First Continental Report Charts Agenda 2063 Progress After a Decade
The African Union released the First Continental Report on the Implementation of Agenda 2063 in February 2024, providing the first comprehensive stocktake of what the continent achieved, and did not achieve, during the First Ten Year Implementation Plan, which ran from 2014 to 2023. The report was presented to the AU Assembly at its 37th Ordinary Session in Addis Ababa and represents the most detailed evidence base ever assembled on continental implementation of a long-term development agenda.
The headline finding is an overall continental implementation score of approximately 62 percent of the first-decade targets. That result reflects a genuinely mixed picture. The continent made its strongest gains in macroeconomic management, mobile and digital connectivity, energy access, and the formal operationalisation of key continental institutions. The African Continental Free Trade Area entered into force, trading began, and a growing number of countries ratified and began implementing its protocols. The African Monetary Fund legal instruments were adopted, a step toward the continental financial architecture envisioned in Agenda 2063.

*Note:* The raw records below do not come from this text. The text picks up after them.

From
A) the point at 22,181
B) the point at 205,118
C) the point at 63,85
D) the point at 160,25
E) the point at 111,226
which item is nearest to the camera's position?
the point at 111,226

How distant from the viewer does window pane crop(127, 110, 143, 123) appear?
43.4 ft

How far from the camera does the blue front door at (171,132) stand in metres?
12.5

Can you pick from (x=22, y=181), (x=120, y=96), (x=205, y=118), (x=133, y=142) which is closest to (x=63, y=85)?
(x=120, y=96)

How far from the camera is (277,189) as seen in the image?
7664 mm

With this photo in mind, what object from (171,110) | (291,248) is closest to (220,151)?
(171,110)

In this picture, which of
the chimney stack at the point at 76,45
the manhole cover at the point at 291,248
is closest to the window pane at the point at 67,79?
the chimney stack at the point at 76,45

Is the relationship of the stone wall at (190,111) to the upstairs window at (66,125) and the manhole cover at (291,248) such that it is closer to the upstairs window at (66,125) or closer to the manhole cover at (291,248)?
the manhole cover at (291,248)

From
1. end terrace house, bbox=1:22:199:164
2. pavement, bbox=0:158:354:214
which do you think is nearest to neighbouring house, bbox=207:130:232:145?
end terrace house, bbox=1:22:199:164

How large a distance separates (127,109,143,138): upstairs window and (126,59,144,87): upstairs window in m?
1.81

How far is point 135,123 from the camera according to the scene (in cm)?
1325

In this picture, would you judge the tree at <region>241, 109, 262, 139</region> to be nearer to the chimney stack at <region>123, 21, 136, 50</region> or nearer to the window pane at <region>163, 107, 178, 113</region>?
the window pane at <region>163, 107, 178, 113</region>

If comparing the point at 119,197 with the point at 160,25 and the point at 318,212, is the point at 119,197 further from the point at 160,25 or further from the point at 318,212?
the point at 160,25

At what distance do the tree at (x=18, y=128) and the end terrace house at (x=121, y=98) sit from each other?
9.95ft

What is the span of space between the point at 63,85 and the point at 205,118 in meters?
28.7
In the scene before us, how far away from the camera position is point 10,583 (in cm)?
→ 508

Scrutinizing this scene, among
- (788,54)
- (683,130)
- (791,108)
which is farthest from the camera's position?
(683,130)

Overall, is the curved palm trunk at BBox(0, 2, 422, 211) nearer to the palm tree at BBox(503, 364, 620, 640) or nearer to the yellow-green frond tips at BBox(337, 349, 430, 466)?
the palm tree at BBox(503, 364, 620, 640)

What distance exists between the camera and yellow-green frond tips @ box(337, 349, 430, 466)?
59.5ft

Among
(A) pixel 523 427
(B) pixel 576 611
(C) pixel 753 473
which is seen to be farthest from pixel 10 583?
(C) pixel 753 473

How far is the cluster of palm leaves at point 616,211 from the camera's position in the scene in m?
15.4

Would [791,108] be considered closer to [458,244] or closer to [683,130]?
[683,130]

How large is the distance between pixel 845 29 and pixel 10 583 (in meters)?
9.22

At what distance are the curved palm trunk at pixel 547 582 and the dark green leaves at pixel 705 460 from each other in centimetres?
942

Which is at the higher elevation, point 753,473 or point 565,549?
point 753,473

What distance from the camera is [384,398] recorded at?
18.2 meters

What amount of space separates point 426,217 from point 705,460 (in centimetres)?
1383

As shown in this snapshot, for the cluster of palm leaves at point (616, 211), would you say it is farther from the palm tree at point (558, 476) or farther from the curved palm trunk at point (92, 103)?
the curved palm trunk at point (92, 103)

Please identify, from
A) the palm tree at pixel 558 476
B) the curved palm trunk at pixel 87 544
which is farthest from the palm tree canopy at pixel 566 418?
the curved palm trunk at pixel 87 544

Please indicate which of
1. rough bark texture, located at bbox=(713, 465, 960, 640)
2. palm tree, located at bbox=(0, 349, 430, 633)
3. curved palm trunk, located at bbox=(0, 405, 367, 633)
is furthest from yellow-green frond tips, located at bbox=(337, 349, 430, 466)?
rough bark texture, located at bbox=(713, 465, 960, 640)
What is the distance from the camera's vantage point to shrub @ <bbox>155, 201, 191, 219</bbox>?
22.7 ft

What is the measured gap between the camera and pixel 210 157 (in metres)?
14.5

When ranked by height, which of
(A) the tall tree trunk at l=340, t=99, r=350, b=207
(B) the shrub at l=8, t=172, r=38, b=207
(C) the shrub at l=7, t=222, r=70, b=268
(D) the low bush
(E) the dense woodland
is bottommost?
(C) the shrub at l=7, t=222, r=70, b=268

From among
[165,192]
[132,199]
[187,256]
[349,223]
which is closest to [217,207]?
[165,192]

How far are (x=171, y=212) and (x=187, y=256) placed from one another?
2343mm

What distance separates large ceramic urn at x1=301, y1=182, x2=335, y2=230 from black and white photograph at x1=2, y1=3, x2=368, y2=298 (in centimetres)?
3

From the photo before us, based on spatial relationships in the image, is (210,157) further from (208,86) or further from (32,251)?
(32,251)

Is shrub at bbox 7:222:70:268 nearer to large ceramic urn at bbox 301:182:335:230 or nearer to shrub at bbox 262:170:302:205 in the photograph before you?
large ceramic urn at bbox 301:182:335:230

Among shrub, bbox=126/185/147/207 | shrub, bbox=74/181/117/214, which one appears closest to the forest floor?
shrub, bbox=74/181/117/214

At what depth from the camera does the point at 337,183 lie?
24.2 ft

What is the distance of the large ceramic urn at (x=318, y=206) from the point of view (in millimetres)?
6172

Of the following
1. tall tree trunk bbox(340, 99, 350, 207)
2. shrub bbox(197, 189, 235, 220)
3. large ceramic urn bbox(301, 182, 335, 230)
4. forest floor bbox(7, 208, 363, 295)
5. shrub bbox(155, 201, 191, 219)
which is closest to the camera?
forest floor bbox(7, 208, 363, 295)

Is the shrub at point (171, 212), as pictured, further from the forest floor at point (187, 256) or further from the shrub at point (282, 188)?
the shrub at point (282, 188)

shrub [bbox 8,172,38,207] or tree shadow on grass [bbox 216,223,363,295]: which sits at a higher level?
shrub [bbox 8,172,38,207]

Performance was weaker in peace and security, where the persistence of armed conflict in the Sahel, the Great Lakes region, and the Horn of Africa held back continental scores. Social development indicators, including poverty reduction, maternal health, and food security, were significantly disrupted by the COVID-19 pandemic, which reversed several years of gains in the middle of the decade. Gender equality indicators showed positive direction but remained well below the pace needed to meet the 2033 targets.
The report drew on data submitted by 54 member states and eight Regional Economic Communities, though data gaps and inconsistencies in national statistical systems were acknowledged as a structural challenge. AUDA-NEPAD officials noted that improving data quality is itself a Decade of Acceleration priority, and that the lessons from the first continental report have been built directly into the monitoring and evaluation architecture of the Second Ten Year Implementation Plan, including a clearer baseline, more frequent reporting checkpoints, and a scheduled mid-term evaluation in 2028.